Gesundheitsökonom zu Arm und Reich: „Hierarchien machen sozialen Stress“

Große Einkommensunterschiede sind das Grundübel der meisten Industriestaaten, sagt Richard Wilkinson. Sein Rezept: mehr Genossenschaften.

„Niemand würde ein Leben als Bettler wählen, wenn er Alternativen hätte“, sagt Richard Wilkinson. Bild: dpa

taz: Herr Wilkinson, Sie schreiben in Ihrem Buch „Gleichheit ist Glück“, dass die Wohlfahrt der Industriestaaten nicht vom Bruttonationaleinkommen abhängig ist. Wovon denn sonst?

Richard Wilkinson: In den meisten Industriestaaten sind die Lebenserwartungen in den letzten einhundert Jahren enorm gestiegen. Jede Dekade werden wir zwei oder drei Jahre älter. Auf medizinischen Fortschritt allein ist das nicht zurückzuführen, denn in Ländern mit einer geringeren Schere zwischen Arm und Reich geht der Anstieg der Lebenserwartung schneller. In Gesellschaften mit einer großen Einkommensungleichheit haben wir deutlich mehr soziale Probleme.
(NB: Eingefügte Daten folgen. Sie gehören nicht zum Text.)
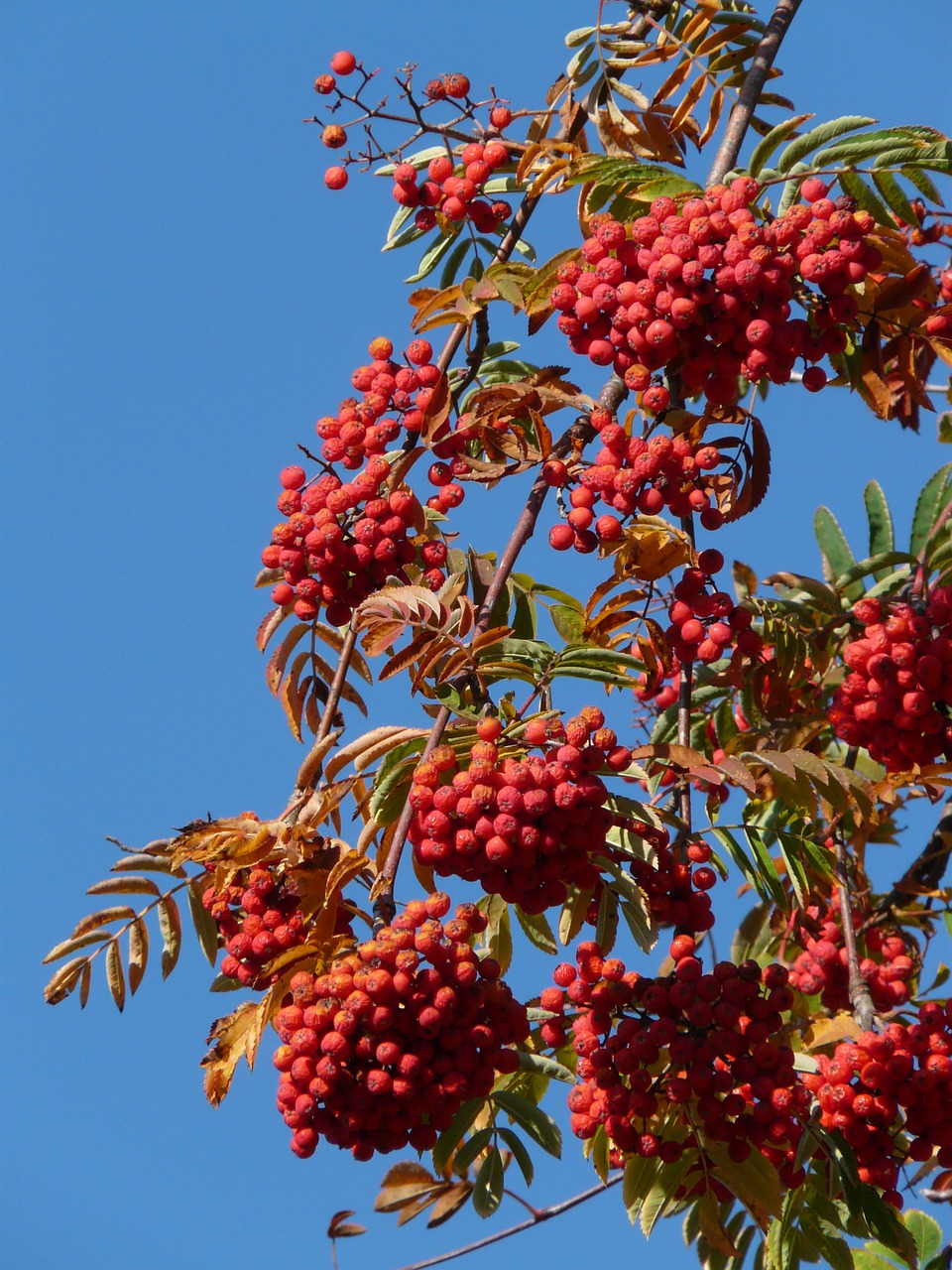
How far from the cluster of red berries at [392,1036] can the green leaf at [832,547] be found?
213 cm

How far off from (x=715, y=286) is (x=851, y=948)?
2.03 meters

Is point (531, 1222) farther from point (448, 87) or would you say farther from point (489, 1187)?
point (448, 87)

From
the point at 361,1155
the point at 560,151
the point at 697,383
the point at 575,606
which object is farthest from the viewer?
the point at 560,151

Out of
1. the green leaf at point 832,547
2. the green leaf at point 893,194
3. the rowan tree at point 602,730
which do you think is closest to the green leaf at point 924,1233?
the rowan tree at point 602,730

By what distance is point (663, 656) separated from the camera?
3729mm

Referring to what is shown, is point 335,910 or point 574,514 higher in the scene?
point 574,514

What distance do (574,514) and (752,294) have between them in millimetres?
662

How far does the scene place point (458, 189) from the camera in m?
4.18

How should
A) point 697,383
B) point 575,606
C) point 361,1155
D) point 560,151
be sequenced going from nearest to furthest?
point 361,1155
point 697,383
point 575,606
point 560,151

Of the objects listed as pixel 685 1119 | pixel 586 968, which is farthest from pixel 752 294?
pixel 685 1119

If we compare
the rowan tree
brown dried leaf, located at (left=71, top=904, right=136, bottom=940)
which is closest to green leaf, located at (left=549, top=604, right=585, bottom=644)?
the rowan tree

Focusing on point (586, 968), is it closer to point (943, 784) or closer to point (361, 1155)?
point (361, 1155)

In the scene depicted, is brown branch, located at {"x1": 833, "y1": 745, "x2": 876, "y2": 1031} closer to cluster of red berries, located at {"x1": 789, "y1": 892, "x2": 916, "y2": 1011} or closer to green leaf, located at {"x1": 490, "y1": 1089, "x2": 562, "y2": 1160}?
cluster of red berries, located at {"x1": 789, "y1": 892, "x2": 916, "y2": 1011}

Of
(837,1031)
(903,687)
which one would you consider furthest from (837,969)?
(903,687)
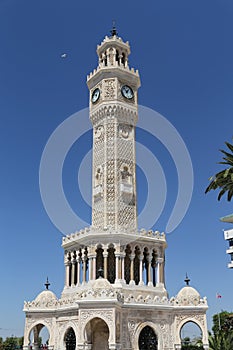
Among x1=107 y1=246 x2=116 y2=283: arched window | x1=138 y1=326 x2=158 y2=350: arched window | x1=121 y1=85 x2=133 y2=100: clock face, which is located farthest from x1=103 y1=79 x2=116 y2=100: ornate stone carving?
x1=138 y1=326 x2=158 y2=350: arched window

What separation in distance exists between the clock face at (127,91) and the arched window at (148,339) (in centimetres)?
2269

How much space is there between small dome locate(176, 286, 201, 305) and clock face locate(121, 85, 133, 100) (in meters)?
19.9

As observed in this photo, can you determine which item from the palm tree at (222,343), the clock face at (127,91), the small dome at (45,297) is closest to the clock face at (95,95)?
the clock face at (127,91)

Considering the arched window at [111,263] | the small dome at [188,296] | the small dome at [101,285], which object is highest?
the arched window at [111,263]

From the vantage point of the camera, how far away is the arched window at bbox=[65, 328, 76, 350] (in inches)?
1321

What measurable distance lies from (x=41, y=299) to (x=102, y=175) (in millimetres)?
12522

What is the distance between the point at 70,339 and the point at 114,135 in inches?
746

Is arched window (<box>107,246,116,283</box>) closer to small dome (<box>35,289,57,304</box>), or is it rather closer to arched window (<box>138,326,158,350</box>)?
arched window (<box>138,326,158,350</box>)

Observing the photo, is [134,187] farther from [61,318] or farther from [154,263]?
[61,318]

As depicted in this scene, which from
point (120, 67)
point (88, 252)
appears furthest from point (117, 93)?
point (88, 252)

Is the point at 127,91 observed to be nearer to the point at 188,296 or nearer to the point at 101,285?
the point at 188,296

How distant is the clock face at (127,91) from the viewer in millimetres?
43656

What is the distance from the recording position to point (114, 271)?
36688 mm

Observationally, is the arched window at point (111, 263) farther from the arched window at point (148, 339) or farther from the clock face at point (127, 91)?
the clock face at point (127, 91)
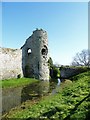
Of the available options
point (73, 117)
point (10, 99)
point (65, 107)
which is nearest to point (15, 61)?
point (10, 99)

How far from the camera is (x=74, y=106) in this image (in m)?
10.4

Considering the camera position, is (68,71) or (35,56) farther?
(68,71)

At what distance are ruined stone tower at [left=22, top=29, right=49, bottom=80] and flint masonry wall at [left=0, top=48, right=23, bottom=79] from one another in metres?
2.08

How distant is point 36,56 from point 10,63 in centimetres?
530

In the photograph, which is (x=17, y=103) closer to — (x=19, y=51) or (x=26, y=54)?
(x=19, y=51)

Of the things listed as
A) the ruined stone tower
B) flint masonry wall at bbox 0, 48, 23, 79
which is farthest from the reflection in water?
the ruined stone tower

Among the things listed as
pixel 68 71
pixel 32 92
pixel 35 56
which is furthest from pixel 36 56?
pixel 32 92

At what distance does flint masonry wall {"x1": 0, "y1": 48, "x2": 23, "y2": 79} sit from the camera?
24.5 m

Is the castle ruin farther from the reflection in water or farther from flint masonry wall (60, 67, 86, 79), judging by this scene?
the reflection in water

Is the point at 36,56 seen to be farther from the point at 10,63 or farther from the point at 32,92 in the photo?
the point at 32,92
Überraschenderweise hängt dies nicht davon ab, wie sehr die Wirtschaft wächst.

Warum überrascht Sie diese Erkenntnis?

Bislang haben wir Studien über den Zusammenhang von der Lebenserwartung und dem Wohlstand immer so interpretiert, dass die Lebenserwartung vom Vermögen abhängig ist. Das stimmt aber so nicht, dieser Zusammenhang ist zu einfach. Die Lebenserwartung ist vielmehr vom sozialen Status abhängig, für den Geld wiederum in vielen Gesellschaften ein wichtiger Schlüssel ist.

In den einhundert größten Unternehmen Großbritanniens verdient die Unternehmensspitze durchschnittlich 300-mal so viel wie der niedrig bezahlte Arbeiter. Gibt es eine mächtigere Art und Weise, jemandem zu zeigen, wie wertlos er ist? Diese Hierarchien führen zu sozialem Stress und tiefergreifenden psychischen Krankheiten.

Wo steht Deutschland im Ranking der Ungleichheit?

Jahrgang 1943, ist ein britischer Gesundheitsökonom. Am Freitag wird er die Eröffnungsrede des Kongresses „Umverteilen. Macht. Gerechtigkeit“ in Berlin halten.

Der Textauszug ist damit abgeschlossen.